18 thoughts on “Less than 5% of Byzantine scientific texts have been published?

  1. Your readers might like to know that the The Cambridge Intellectual History of Byzantium is about to appear which has chapters on science, astronomy, alchemy etc. Interest in Byzantine philosophy has taken off in recent years with several major publications and more on the way.

    Dr Ken Parry
    Senior Research Fellow
    President of the Australian Association for Byzantine Studies
    Department of Ancient History
    Faculty of Arts
    Macquarie University
    Sydney NSW 2109

  2. Interesting. Just to clarify, does the 5% figure mean 5% of manuscripts, or 5% of works (allowing for the fact that some works appear in multiple manuscript copies)? And by “published”, does Maria Mavroudi mean in a modern, typeset edition with critical apparatus, or in facsimile?

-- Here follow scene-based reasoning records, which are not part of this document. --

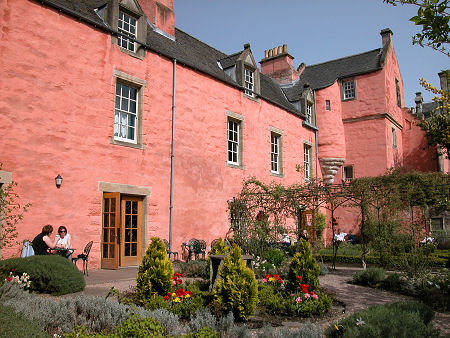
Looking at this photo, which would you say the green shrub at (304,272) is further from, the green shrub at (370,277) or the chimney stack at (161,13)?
the chimney stack at (161,13)

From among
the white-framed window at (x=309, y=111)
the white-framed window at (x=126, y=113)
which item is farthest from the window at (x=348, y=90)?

  3. Fascinating, thanks Roger. I suspect the main problems are to do with information and access: first, no one can identify a work to be translated until the MS/MSS it’s found in have been properly catalogued (i.e. the contents have been described). And second, even when a work has been described, if it is only available in a unique MS, and that MS hasn’t been scanned, then work to prepare an edition would require physically attending the holding institution for weeks or months at a time, which for most potential scholars isn’t possible, especially when the institution is in a distant country. The fastest way to break through these barriers, it strikes me, is a) to massively step up the scale of scanning, and b) crowd-source the job of describing them, using simplified but standardized palaeographic principles. Historians of science with the appropriate backgrounds could then identify and prioritize the most important works for publication. A project requiring a *lot* of money and expertise. Where’s a friendly Greek shipping tycoon when you need one?

  4. I am a professional astronomer and researcher with expertise in astronomy and optics. I also have good knowledge of mathematics and some other related fields. If anyone is interested to take up this project, I am happy to provide support on any issues I have knowledge of. I am fluent in English and modern Greek, but my understanding of Hellenistic and medieval Greek is limited. Please leave a comment if you are interested.

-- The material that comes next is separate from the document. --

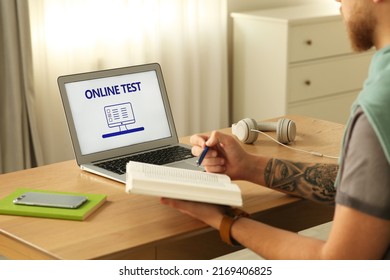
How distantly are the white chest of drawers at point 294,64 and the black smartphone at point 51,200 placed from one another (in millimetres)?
2854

  5. Well, Stavros Niarchos died 20 years ago or so, his son a few years later, it is his foundation that is doing the good work. Byzantine studies tend to be an afterthought compared to classical studies, for the same reasons that in English the word “Byzantine” has the meaning of needlessly complicated. Byzantine Greeks wrote mostly in Attic, so you could just use the scholars from the classical departments. It is more an issue of care than anything else, simply put philologists are not quite interested in technical texts and engineers are not likely to be able to manage ancient Greek that well. I remember from BMCR a review of the editio princeps of a philosophical treatise by Psellos only 5 or so years ago, and best of all it already had literature based on people that only studied the manuscripts. I also remember 3 or 4 years ago a Byzantine technical treatise on shipbuilding being published, and it was news in the Greek electronic press

  6. Hmm… Is there a good bibliography of catalogues of Byzantine MSS.? Catalogues can, of course, tell a lot or a little, or even be misleading, but they are a handy place to start… I wonder what the implications are of Maria Mavroudi’s apparent contrast of catalogues and “Byzantine manuscripts”? Are there lots of uncatalogued MSS.? Are they at least accessioned, wherever they find themselves? But then, how accessible are such accession catalogues?

    The title of both this article of hers and the book cited in the quotation sound very interesting!

    Quite tangentially, but not uninterestingly:

    http://www.bodleian.ox.ac.uk/bodley/news/2017/sep-14

  7. Thank you @Jonathan. I’m sure that you are right. I must apologise; for some unknown reason your comments ended up in spam. I have approved them and deleted the duplicate!